Hawley-Smoot Tariff Act [15][16]
GNP drops 9.4% from the previous year. The unemployment rate climbs from 3.2 to 8.7%. By the end of the year, 1,350 banks have closed.
France:
Failure of Banque Adam and the Oustric Group.
Germany
2nd reparations conference at The Hague.
Young Plan (further rescheduling reparations payments but giving priority to the repayment of debts to the United States) agreed [17]. Bank for International Settlements created.

1931

USA:
Banking crisis, with the failure of over 1800 banks.
UK:
Sterling (£) Crisis [18].
Austria:
Failure of Creditanstalt
Germany:
Banking crisis.

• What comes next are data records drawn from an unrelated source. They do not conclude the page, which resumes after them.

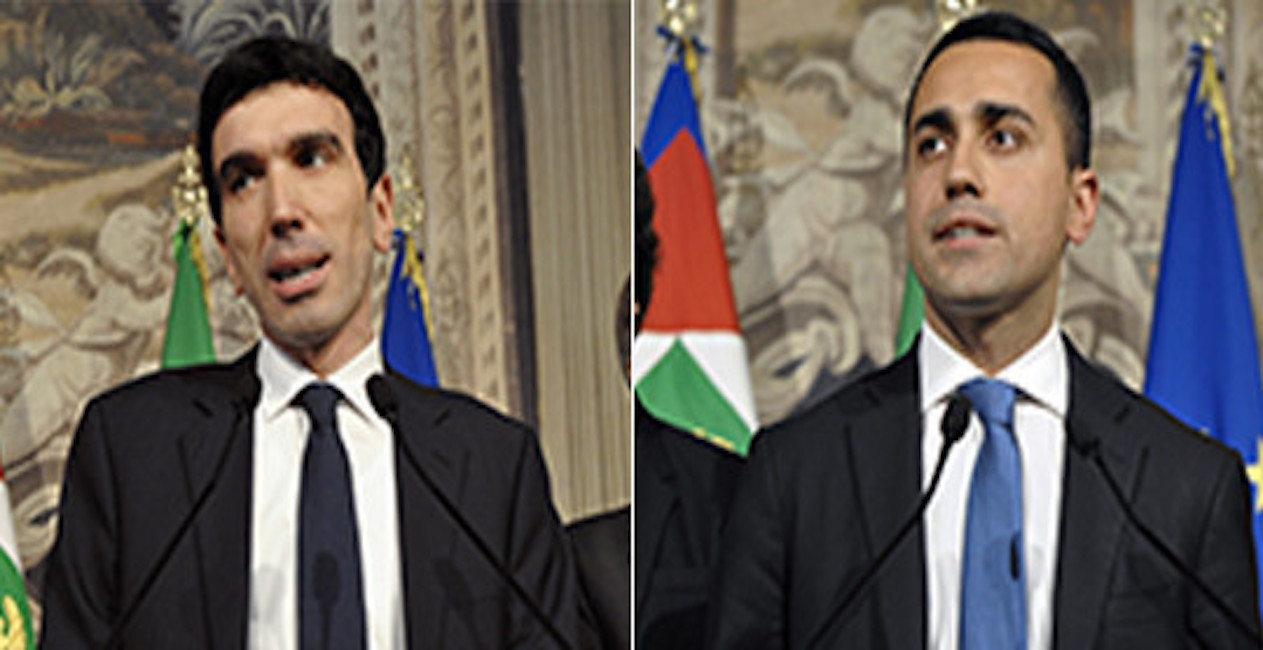 Governo Pd-M5s ridicolo, Turani spiega perché: "Comprereste un'auto usata da Di Maio?"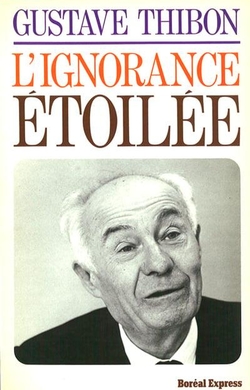 L'Ignorance étoilée
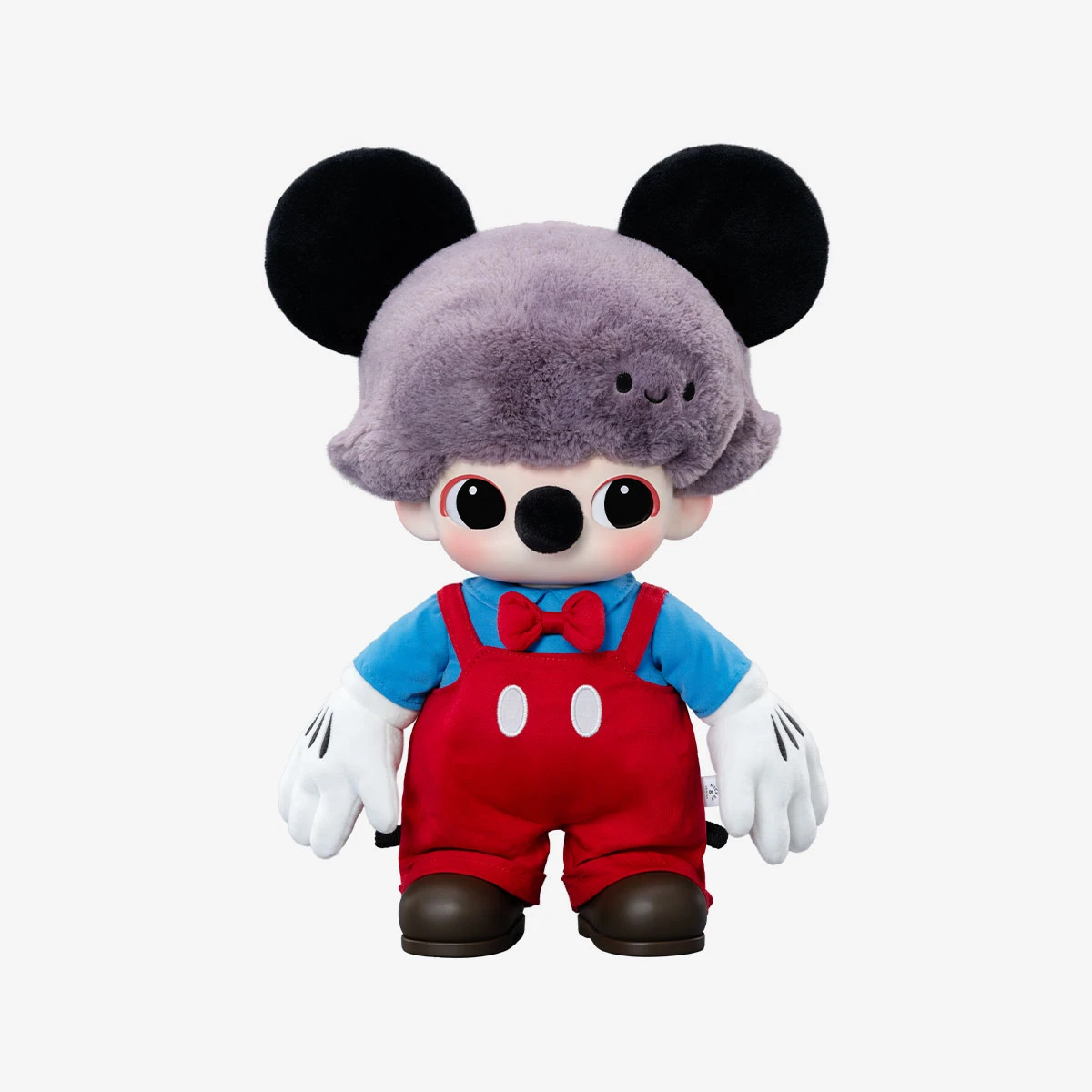 DIMOO WORLD × DISNEY Series-Mickey Vinyl Plush Bag 2 DIMOO WORLD × DISNEY Series-Mickey Vinyl Plush Bag - Image 2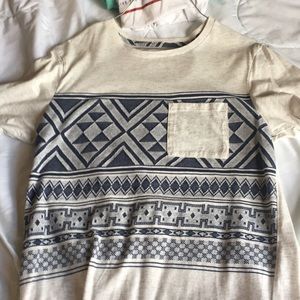 On the Byas short sleeve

Closure of Darmstädter bank followed by general banking collapse and credit crunch.
France:
Failure of Banque Nationale de Crédit and bank runs.
World:
Britain, Sweden and Japan leave the gold standard [19]

1932

USA:
Chicago Banking Panic [20].
Revenue Act: income tax rates increased and allowances reduced [21].
Reconstruction Finance Corporation [22] created
Federal Home Loan Act [23]
Recorded unemployment reaches 25 percent.
World
Lausanne Conference agrees to the suspesion of reparations payments by Germany [24]


1933

USA:
Trough of depression and start of recovery [25]
Franklin D. Roosevelt elected president.
President declares a banking holiday and temporarily closes all U.S. banks using the Emergency Banking Act 1933[26].
The National Recovery Administration and the Public Works Administration created by the National Recovery Act 1933 [27]
Federal Deposit Insurance Corporation [28] created
Federal Emergency Relief Administration [29] created
Money supply is 40 percent lower than 1929.
Approximately 4,000 commercial banks fail.
1,700 S&Ls fail
Germany
Fall of Weimar government: Hitler gains power.

1934

USA:
Social Security Act: unemployment compensation introduced [30].
GNP rises 7.7 percent, and unemployment falls to 21.7 percent.
France:
Riots in the streets of Paris [31][32]

1935

USA:
GNP grows another 8.1 percent, and unemployment falls to 20.1 percent.

1936

1937

USA:
Recession of 1937 [33]: industrial production down 40 percent; unemployment rises by 4 million; stock market drops by 48 percent.